Hemos hablado de populismo y señalado como las prácticas populistas han recorrido la totalidad del antiguo espectro político. El rasgo en el que coinciden todos los analistas de la política actual es su liquidez, término aportado por el sociólogo Zygmunt Bauman en muchas de sus obras para describir los rasgos de las sociedades de nuestro tiempo en las que las categorías políticas, sociales y culturales están sometidas a un permanentes procesos de cambio. Hemos visto cuasi desaparecer al PS, que ha gobernado tanto como los gaullistas, las instituciones de la vª República y en todos los países de nuestro entorno la aparición de nuevas fuerzas políticas, algunas con efímero recorrido, sustituyendo a las tradicionales en el apoyo del electorado.

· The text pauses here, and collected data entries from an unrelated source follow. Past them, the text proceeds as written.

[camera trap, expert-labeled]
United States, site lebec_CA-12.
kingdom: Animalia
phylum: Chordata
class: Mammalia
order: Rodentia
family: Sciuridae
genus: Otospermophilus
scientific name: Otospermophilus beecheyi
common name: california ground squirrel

La situación está más abierta de lo que en ocasiones nos parece y los inestables equilibrios que contemplamos pueden resolverse a favor de aquellas fuerzas y movimientos que sean capaces de pensar y llevar a la práctica una nueva textura de acuerdos sociales ordenadores de la convivencia y sustitutos de los que fundaron el régimen del 78. Esa “voluntad de encuentro”, de encuentro social, al que se refiere Luis Miguel Saénz en su reciente y espléndido artículo.